An award-winning author with his first book, The Snow Geese, William Fiennes was privileged in a way few of us ever have been. His family estate was a broad-moated medieval Broughton Castle in Oxfordshire, where visitors were shown “through the Great Hall, down the Long Gallery, into the King's Chamber, Council Chamber, Queen Anne's Room, Great Parlour and Chapel.”
Its extensive grounds were the setting for guided tours, theatrical presentations, local fairs and international film shoots (including those for Shakespeare in Love and The Scarlet Pimpernel), and Fiennes conducts us to a shimmering, sensuous past that was Arcadian in its physical enchantment and the various fascinations it afforded William. Spiral staircases, battlements, secret rooms, medieval Spanish armour which his mother conditioned with WD40, various attics, the Great Hall where young William learned to ride a bicycle, the moat where he fished for pike, and areas with swifts, rooks and a majestic heron.

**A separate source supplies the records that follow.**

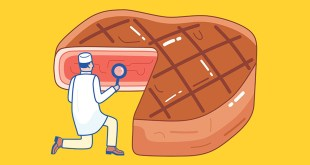 The race to make a lab-grown steak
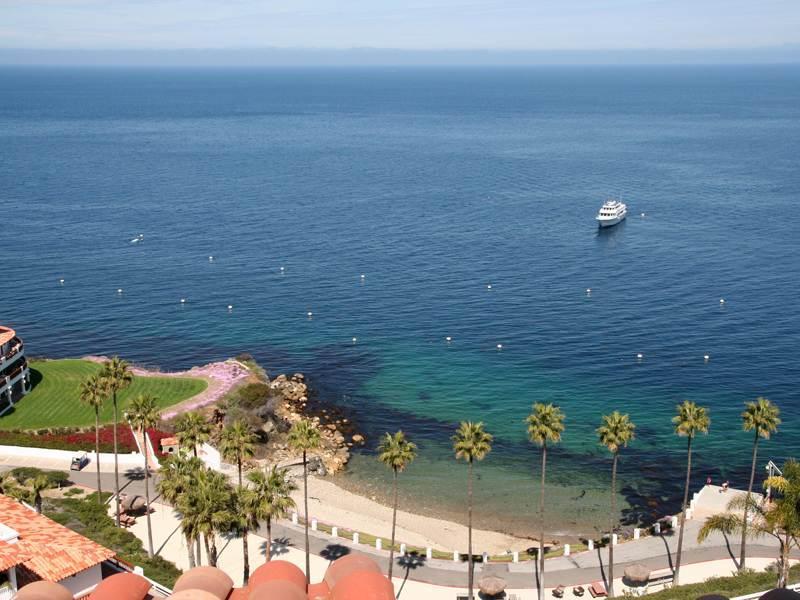 Hamilton Cove Villa 1-80 - Image 1 - Catalina Island - rentals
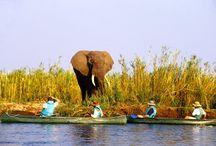 Lower Zambezi / #LowerZambezi #SuperbZambia #ExploreZambia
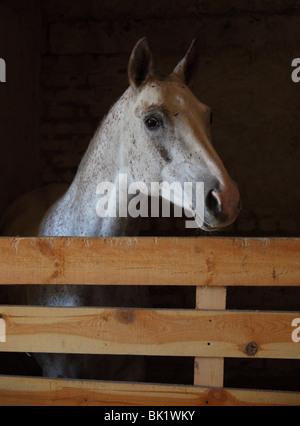 Appaloosa Pferd im dunklen Stall - Stockfoto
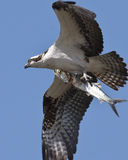 Osprey avec Madame Fish Photographie stock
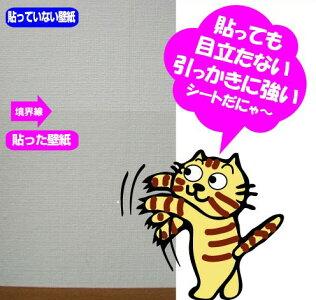 2本セット【はがせるタイプ】猫の爪とぎ防止シートS半透明だから貼っても目立たない46cm×1m×2本セットペット壁保護シート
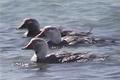 White-headed Flightless Steamer Duck (Tachyeres leucocephalus).PNG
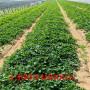 和平红袖添香草莓苗价格及报价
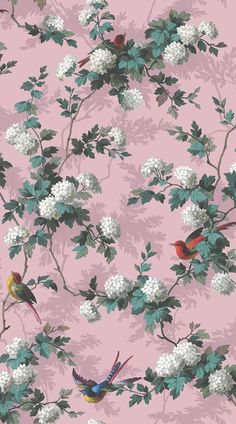Heritage Bird Print by The Vintage Collection - Pink - Wallpaper : Wallpaper Direct Floral Print Wallpaper, Vintage Floral Wallpapers, Vintage Flowers Wallpaper, Pretty Wallpapers, Flower Wallpaper, Wall Wallpaper, Pattern Wallpaper, Wallpaper Designs, Live Wallpapers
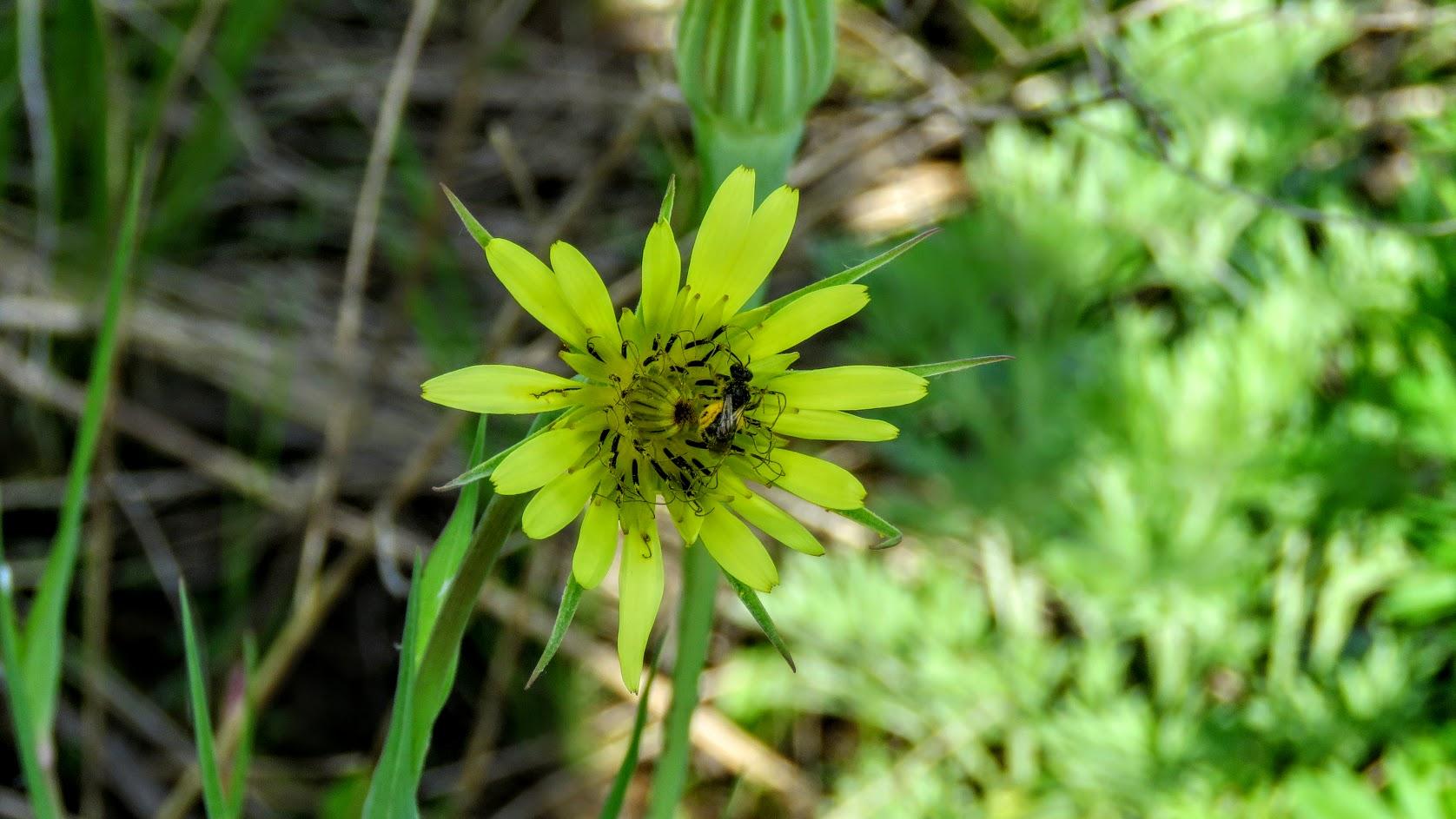 Цветики, птички, маслята и сосновые шишки. Мои припасы на зиму) IMG_6600.jpg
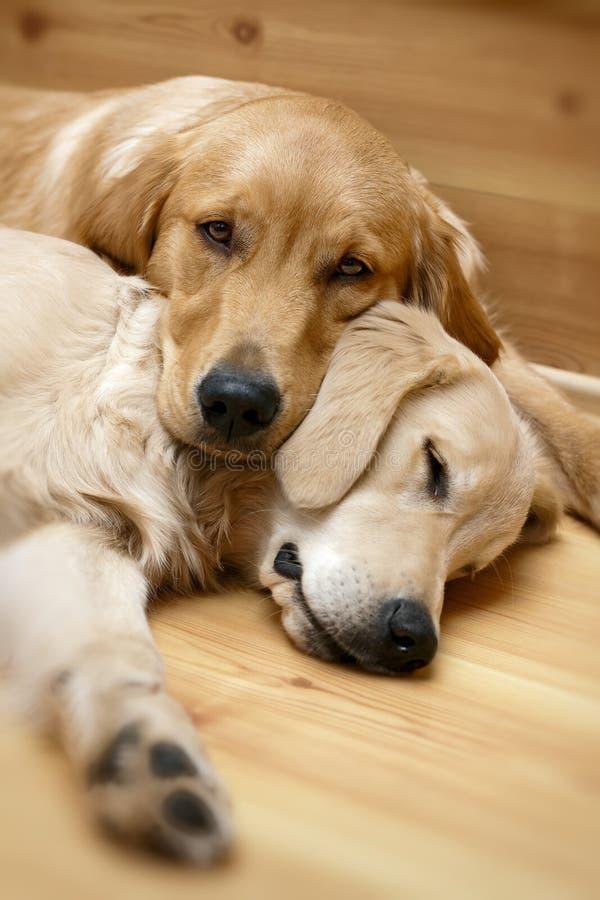 Una vista di una menzogne dei due cani fotografia stock libera da diritti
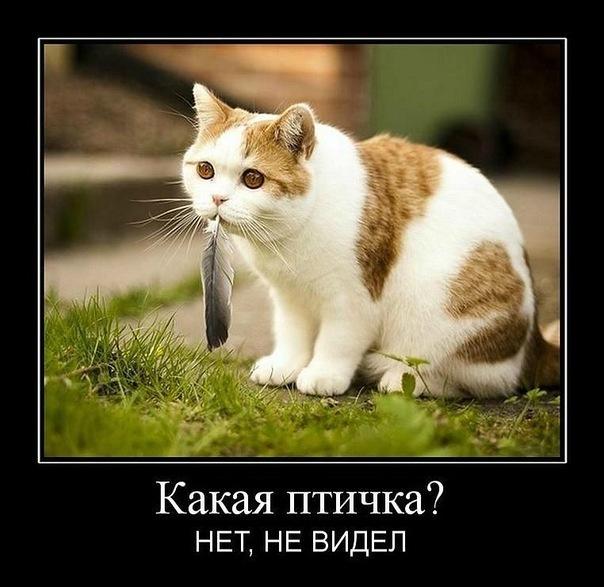 Котоматриця!)))) - Страница 6 X_05447be9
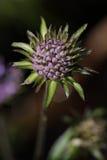 Blomma för vädd för bit för jäkel` s eller för bit för jäkel` s Arkivfoto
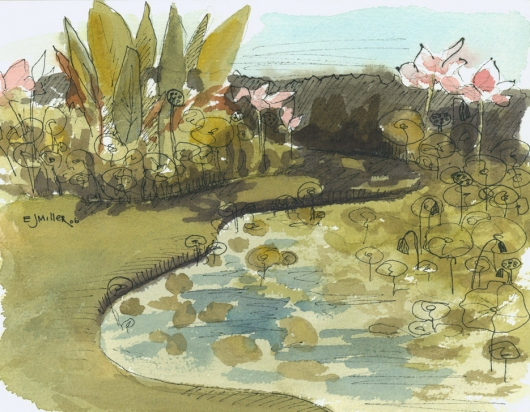 Plein Air, National Tropical Botanical Gardens Kauai watercolor painting - Artist Emily Miller's Hawaii artwork of flowers, pond, lotus, NTBG art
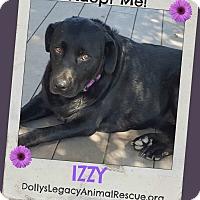 Labrador Retriever Dog for adoption in Lincoln, Nebraska - IZZY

The Music Room, by William Fiennes, Random House Canada, 216 pages, $29.95
These were only some of the inquisitive boy's interests. There were gardeners, helpers in the kitchens, Father reading Trollope by the fireside, Mother sewing patches into old tweed jackets and refreshing the rush matting in the King's Chamber with a watering can, and scary moments, too, in the Groined Passage, as well as eerie ones in the Barracks, where soldiers had taken refuge during the Civil War.
There were also disruptions, fear and anguish caused by the Fiennes' eldest son Richard, brain-scarred by epilepsy, who would erupt violently, especially if his favourite football team, Leeds United, lost a game. Then there could be a fork to the father's throat, a scalding hot cast-iron frying pan pressed against the mother's cheek, or a berserk smashing of windows with an iron pole. Richard, 11 years older than William, could be affectionate and loving, but his condition led to severe spasms, and even though it is related with restraint, the scene of him lying on his back on the floor, arms stretched rigidly along his sides, his fists clenched and his whole body jerking as he gnashes on a cushion that his father holds between his teeth, is scary.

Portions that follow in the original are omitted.